About Sounds of the Circle

Sounds of the Circle is a composing, performance, mentoring and archival project that translates for today’s audiences the propulsive musical ideas and strategies that inspired Philadelphia jazz master Odean Pope when he was coming of musical age in North Philadelphia in the 1940s to early 1970s——ideas and strategies that inspire Odean to this day, and that provide enduring fuel for Philadelphia’s singular and evolving jazz legacy.

Odean was 10 years old when his parents moved the family from Ninety-Six, South Carolina to North Philadelphia. Inspired by singing in the Baptist church and by the sounds of the church choirs his mother directed, Odean was already playing the saxophone when he moved north from South Carolina’s low-country. But it was his associations and relationships with young jazz explorers in his North Philly neighborhood that super-charged his musical imagination and launched him on a long and accomplished career in African American experimental and improvised music.

Chief among the cadre of jazz innovators who challenged, encouraged and mentored Odean was Hasaan Ibn Ali (1931-1980), an intense and risk-taking composer, improviser, and pianist who died well before he began to get recognition for his genius. One day while Odean was practicing in his family’s living room, Hasaan walked around the corner and tapped on the front window to invite Odean to come to his parent’s house the following day for some musical exchange.
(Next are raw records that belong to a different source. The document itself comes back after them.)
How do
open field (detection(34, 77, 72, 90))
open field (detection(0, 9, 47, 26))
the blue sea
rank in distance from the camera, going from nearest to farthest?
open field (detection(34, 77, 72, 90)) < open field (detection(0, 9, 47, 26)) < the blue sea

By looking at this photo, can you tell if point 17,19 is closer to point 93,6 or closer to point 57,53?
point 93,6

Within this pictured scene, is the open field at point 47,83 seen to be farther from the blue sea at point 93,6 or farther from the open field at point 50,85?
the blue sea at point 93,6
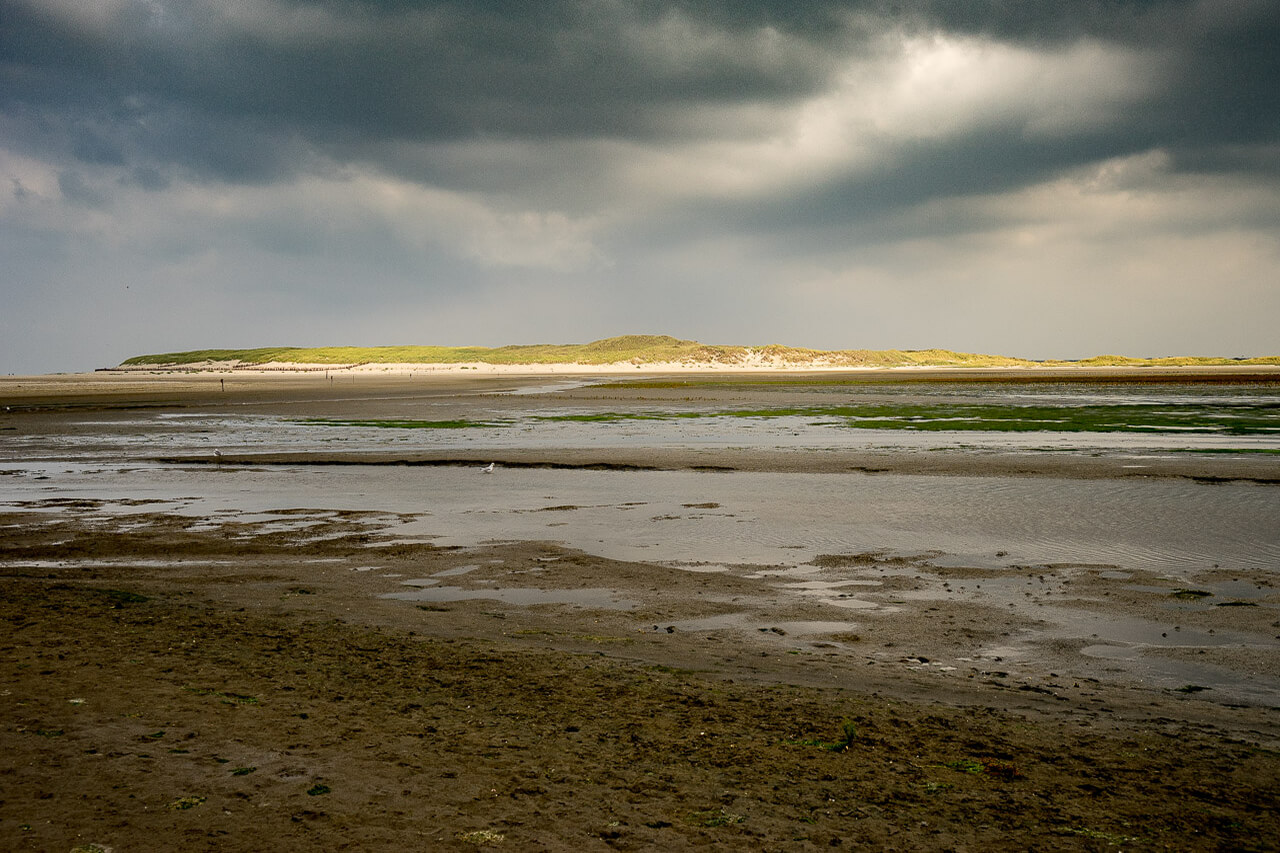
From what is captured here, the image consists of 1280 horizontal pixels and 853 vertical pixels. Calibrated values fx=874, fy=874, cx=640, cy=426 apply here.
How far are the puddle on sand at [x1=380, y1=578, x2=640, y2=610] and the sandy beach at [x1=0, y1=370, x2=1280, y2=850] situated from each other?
69mm

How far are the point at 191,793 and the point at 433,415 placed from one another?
42.9 meters

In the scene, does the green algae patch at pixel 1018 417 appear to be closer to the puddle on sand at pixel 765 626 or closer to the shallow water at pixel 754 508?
the shallow water at pixel 754 508

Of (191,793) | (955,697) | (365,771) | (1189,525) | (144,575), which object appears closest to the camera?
(191,793)

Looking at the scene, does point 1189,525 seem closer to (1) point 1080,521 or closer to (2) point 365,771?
(1) point 1080,521

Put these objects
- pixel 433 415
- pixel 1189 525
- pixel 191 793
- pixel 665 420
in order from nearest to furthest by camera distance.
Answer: pixel 191 793 → pixel 1189 525 → pixel 665 420 → pixel 433 415

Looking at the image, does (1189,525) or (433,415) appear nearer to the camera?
(1189,525)

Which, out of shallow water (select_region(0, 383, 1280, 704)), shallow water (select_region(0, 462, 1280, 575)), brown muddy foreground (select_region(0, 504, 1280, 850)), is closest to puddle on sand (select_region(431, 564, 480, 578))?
shallow water (select_region(0, 383, 1280, 704))

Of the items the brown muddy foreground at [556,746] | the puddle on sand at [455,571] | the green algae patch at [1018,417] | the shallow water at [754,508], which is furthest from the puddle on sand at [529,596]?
the green algae patch at [1018,417]

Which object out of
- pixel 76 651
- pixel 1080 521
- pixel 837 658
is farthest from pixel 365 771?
pixel 1080 521

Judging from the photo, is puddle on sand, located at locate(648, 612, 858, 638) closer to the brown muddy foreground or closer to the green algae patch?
the brown muddy foreground

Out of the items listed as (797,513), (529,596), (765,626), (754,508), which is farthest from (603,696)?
(754,508)

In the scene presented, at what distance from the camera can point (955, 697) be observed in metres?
7.19

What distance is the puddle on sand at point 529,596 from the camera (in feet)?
34.7

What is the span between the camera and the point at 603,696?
23.1 ft
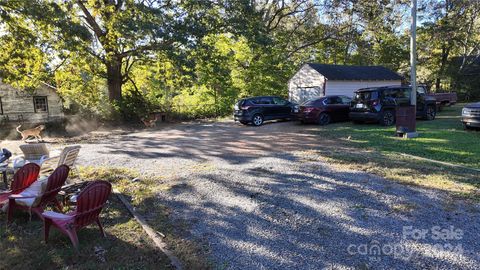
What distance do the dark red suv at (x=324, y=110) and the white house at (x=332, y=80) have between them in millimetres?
4315

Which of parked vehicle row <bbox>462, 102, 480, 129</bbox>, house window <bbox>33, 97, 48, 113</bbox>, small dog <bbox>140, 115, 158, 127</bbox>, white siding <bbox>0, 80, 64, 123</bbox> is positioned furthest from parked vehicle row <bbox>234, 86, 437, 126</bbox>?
house window <bbox>33, 97, 48, 113</bbox>

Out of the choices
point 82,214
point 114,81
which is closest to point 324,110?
point 82,214

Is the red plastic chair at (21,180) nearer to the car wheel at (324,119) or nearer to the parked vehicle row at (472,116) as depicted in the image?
the car wheel at (324,119)

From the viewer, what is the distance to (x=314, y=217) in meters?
4.27

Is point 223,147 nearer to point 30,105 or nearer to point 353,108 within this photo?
point 353,108

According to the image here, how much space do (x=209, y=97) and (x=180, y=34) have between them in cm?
928

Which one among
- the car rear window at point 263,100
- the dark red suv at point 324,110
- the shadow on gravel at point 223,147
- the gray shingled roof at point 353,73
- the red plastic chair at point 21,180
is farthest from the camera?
the gray shingled roof at point 353,73

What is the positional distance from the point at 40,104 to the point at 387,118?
24.6 metres

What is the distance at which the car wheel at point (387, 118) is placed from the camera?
12.7 meters

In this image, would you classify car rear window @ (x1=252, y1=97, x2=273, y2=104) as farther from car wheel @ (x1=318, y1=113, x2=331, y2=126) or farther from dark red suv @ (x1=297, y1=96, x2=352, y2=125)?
car wheel @ (x1=318, y1=113, x2=331, y2=126)

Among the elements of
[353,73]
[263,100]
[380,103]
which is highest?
[353,73]

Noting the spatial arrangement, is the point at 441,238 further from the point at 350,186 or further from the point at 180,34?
the point at 180,34

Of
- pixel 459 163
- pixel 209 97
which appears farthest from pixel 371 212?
pixel 209 97

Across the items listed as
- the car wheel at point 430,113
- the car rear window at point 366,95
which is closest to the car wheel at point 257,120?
the car rear window at point 366,95
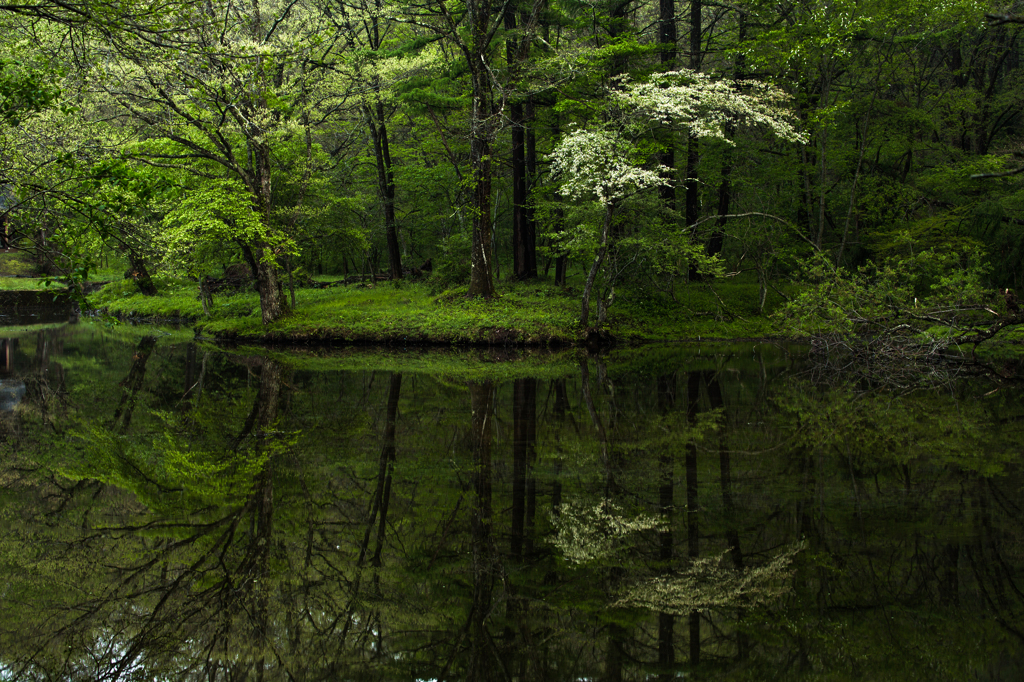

That was the beginning of a close friendship and artistic relationship that had profound and enduring impact on Odean’s aesthetic and imagination.

Odean and Hasaan were in community with other Philly-bred jazz innovators, including John Coltrane, Jymie Merritt, Shirley Scott, Reggie Workman, McCoy Tyner, Lee Morgan, and Benny Golson, as well as less familiar names. They rehearsed and jammed with one another, and galvanized each other’s ideas and techniques, in home basements and living rooms, and in local clubs and after-hours joints in North Philadelphia in the mid-20th Century. This project spotlights those relationships and environments, and the musical ideas they generated. It translates those inspirations into new compositions and relational configurations, including a premier concert at a long-standing North Philly jazz club, community workshops, master classes, and a professional learning community of accomplished local jazz players.